Ensuring Hachyderm's Future: Improving Safety & Resilience through Strategic Placement of Infrastructure

Updates about Hachyderm infrastructure and security plans, risk assessments, etc. for the new year.

Preamble/Disclaimer

This document has **not **been reviewed by a lawyer and must not be considered legal advice. Hachyderm and its volunteer staff will make a best effort to keep Hachyderm running and safe from government interference, but we cannot guarantee any particular legal outcomes.

That being said, we are going to do our best to provide a service that is resilient, available, and safe to use.

As a Fediverse user, we strongly encourage you to develop your own operations security (opsec) plan and evaluate your personal risk profile. If you’re not sure how to do this, we’ll follow up with a post/blog with reading material so you can think through and improve your online defense posture.

Finally, you are welcome to share this document and engage others in the conversation; you don’t have to have a Hachyderm account. As we begin executing on the plan, one key tenet is to share as much as we can so others can prepare their corners of the Fediverse.

tl;dr

Hachyderm operates primarily out of the EU. We will reduce our exposure to US-based companies and continue to place key infrastructure in the EU.

-=-=-

Task 1. Translate this sentence from the Hachyderm infrastructure post into Spanish: "That being said, we are going to do our best to provide a service that is resilient, available, and safe to use."
Task 2.
Answer these questions using the Hachyderm infrastructure post:
(a) Has the document been reviewed by a lawyer?
(b) Where does Hachyderm operate primarily?
(c) Does someone need a Hachyderm account to share the document?
Task 3. Carry on the Hachyderm infrastructure post from its last sentence.

Available data.
-=-=-

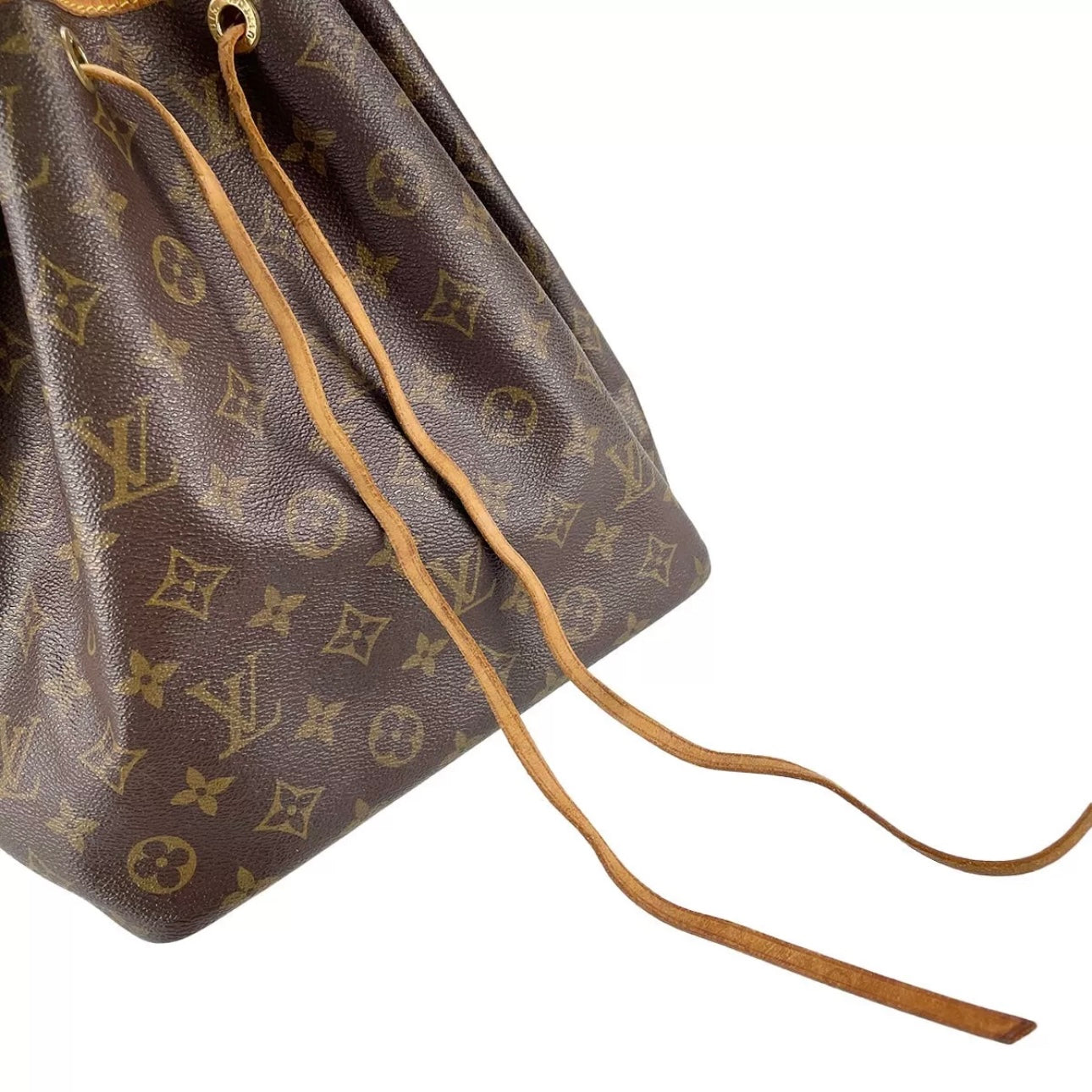 Monogram Petit Noe Leather Fabric Shoulder bag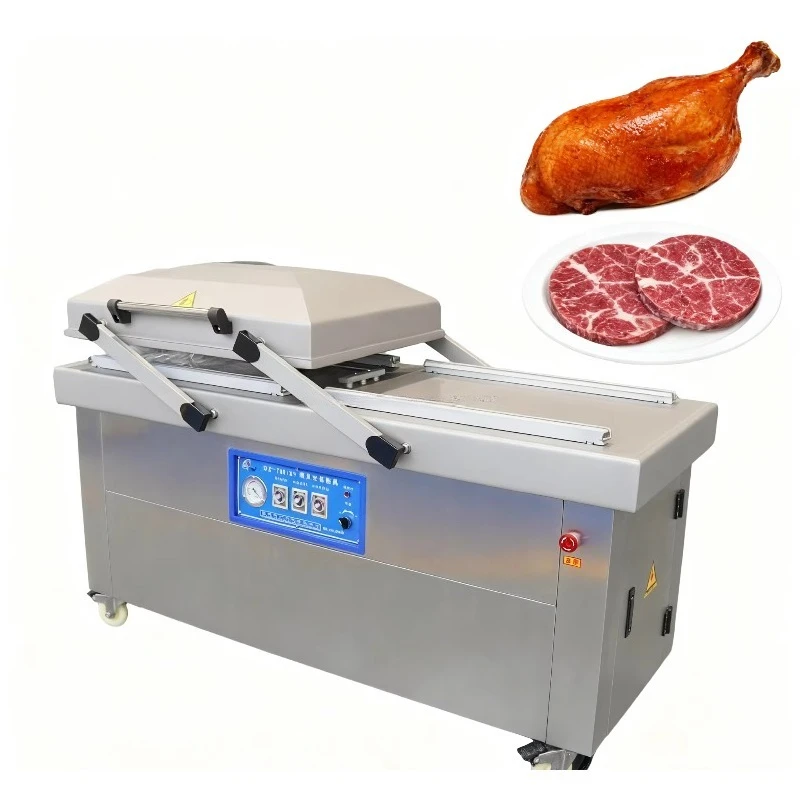 Double Chamber Vacuum Packing Machines Vac Packer Vacuo Sealer Vacuum Sealer for Steak Chicken Pork Leg Bacon Cured Meat Fish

-=-=-

Exercise answer 1. Dicho esto, vamos a hacer todo lo posible por ofrecer un servicio que sea resiliente, disponible y seguro de usar.

Exercise answer 2.
(a) No.
(b) Out of the EU.
(c) No.

Exercise answer 3.
Introduction

Hachyderm has, over the last two years, established itself as a small corner of the Fediverse where approximately 54,000 users (~11,000 monthly active users) have made their fedi-home.

From our About on Hachyderm:

Here we are trying to build a curated network of respectful professionals in the tech industry around the globe. We welcome anyone who follows the rules and needs a safe home or fresh start.

We are hackers, professionals, enthusiasts, and are passionate about life, respect, and digital freedom. We believe in peace and balance.

With the outcome of the 2024 US elections, the United States electorate has signaled – confirmed? – a shift toward a strongly conservative government. Rightfully so, many people in the Hachyderm and Fediverse communities are anxious, worried, and fearful for the actions this new administration will pursue in the coming years.

It is not hard to envision a future in the US where new legislation, executive action, or court orders threaten the availability and even existence of Hachyderm and similar sites in the Fediverse.

Resolution

Hachyderm must continue to be a safe space for our community that is dependable, available, and secure.

Risk-model. To this end, we will use a risk-based model to reconsider the placement of our infrastructure components to increase the safety and resilience of our platform. In particular, we must reduce our exposure to providers and services that could be compelled by the US government to disrupt our ability to serve the community.

Diversified providers. While we identify our future configuration, we must also continue to hold dear the value of diversifying across providers to avoid the risk of service suspension through a single provider. This was a core architecture principle in the current iteration of Hachyderm, and it will continue to be one in our future configuration.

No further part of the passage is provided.